"""
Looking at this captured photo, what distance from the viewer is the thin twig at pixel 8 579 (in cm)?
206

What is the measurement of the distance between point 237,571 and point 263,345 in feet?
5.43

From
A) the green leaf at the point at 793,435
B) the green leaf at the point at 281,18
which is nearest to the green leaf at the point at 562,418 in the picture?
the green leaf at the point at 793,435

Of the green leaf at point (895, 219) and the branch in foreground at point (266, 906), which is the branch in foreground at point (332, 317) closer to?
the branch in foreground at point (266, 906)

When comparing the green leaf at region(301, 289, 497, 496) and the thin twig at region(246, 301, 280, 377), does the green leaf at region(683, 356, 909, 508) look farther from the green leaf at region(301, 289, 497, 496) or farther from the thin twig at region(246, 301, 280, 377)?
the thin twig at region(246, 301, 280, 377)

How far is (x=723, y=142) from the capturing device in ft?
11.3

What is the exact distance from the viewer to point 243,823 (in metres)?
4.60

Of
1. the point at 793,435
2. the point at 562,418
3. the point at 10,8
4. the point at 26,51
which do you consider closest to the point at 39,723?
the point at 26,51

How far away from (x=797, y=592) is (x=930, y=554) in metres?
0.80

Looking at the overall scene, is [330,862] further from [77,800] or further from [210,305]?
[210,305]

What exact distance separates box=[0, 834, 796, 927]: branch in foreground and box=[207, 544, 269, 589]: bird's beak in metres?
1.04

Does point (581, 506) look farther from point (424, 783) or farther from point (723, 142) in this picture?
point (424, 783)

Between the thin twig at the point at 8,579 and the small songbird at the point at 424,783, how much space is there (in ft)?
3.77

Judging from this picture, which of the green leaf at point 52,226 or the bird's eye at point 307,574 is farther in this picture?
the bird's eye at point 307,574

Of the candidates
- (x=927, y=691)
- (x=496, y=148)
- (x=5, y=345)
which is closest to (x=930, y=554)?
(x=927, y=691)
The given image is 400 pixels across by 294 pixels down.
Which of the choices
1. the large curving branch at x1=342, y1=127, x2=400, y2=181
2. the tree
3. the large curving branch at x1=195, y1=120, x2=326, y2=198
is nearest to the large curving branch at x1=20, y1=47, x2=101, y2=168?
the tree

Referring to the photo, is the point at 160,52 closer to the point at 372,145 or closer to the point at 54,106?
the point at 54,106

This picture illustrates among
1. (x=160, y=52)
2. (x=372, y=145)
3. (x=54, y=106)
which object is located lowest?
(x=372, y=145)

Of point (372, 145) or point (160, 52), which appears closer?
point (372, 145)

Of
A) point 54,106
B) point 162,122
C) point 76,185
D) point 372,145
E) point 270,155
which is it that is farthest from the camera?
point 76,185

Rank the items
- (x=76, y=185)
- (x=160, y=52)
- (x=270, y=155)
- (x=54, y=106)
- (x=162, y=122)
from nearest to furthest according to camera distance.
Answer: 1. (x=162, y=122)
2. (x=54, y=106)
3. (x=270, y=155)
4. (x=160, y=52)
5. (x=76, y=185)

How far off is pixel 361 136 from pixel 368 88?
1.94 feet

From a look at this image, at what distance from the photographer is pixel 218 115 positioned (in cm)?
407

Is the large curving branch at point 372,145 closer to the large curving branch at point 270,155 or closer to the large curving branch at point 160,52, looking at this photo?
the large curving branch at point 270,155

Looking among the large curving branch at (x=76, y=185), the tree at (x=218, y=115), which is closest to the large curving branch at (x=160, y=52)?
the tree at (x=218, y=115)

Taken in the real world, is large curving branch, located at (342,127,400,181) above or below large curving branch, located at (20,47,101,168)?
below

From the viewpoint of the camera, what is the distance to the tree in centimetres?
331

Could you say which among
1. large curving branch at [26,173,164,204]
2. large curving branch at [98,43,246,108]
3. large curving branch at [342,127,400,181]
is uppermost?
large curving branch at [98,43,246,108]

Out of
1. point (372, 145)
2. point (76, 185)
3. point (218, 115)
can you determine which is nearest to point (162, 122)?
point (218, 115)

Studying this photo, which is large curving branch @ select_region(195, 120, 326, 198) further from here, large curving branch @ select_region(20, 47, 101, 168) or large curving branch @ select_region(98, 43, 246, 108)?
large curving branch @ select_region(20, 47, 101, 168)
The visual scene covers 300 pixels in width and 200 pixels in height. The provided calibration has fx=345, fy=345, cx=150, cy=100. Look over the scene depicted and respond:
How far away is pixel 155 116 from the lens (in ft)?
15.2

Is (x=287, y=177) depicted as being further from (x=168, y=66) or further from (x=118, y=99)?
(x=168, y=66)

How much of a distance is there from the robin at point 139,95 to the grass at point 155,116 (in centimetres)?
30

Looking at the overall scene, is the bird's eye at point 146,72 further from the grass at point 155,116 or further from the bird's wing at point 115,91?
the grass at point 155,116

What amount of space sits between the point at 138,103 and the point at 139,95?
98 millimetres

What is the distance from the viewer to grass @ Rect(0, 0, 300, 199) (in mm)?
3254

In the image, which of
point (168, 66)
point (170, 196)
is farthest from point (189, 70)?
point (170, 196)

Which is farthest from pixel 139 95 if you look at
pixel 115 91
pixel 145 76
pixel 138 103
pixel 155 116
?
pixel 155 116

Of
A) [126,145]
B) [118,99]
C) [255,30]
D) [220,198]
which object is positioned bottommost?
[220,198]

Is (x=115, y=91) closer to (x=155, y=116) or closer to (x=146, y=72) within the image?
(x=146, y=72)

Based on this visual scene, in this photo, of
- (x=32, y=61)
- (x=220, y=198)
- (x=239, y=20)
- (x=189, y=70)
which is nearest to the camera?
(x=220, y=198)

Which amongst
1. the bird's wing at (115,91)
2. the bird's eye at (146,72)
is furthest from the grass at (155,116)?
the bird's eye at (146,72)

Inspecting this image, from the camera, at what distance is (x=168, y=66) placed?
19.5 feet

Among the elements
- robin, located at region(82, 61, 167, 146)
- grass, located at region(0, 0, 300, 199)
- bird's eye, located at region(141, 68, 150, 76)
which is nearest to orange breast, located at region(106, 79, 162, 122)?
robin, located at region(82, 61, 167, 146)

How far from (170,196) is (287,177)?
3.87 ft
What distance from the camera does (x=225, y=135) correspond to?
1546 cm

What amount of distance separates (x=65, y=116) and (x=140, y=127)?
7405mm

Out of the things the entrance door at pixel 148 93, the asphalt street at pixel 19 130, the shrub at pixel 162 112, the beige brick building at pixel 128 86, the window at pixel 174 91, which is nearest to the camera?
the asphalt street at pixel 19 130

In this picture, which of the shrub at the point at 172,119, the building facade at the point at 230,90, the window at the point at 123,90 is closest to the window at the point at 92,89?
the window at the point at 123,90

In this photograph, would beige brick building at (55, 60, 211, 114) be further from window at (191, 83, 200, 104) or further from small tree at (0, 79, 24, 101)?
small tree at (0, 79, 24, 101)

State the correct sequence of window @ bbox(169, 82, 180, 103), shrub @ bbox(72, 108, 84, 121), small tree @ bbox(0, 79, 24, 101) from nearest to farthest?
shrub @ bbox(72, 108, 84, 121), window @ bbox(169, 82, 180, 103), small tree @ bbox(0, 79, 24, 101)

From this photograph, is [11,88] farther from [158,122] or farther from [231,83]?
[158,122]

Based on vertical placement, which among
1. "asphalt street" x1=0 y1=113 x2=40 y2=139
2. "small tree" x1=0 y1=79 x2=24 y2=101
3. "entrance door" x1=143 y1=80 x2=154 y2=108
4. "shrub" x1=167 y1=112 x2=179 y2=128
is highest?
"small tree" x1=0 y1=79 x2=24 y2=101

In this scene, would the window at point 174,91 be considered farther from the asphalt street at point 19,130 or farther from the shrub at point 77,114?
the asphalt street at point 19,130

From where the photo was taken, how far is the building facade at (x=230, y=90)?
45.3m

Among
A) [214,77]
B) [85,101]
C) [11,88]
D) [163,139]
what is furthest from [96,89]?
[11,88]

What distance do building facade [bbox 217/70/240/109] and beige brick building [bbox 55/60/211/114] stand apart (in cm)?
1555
"""
Problem statement. Copy the data word for word, starting at the line that contains "In this scene, would" and ending with the last line of the data.

Exercise answer.
In this scene, would the window at point 174,91 be considered farther from the asphalt street at point 19,130 or farther from the shrub at point 77,114?
the asphalt street at point 19,130

From where the photo was taken, how far is the building facade at (x=230, y=90)?
45.3m

Among
A) [214,77]
B) [85,101]
C) [11,88]
D) [163,139]
what is furthest from [96,89]?
[11,88]

What distance do building facade [bbox 217/70/240/109] and beige brick building [bbox 55/60/211/114] stand apart (in cm)?
1555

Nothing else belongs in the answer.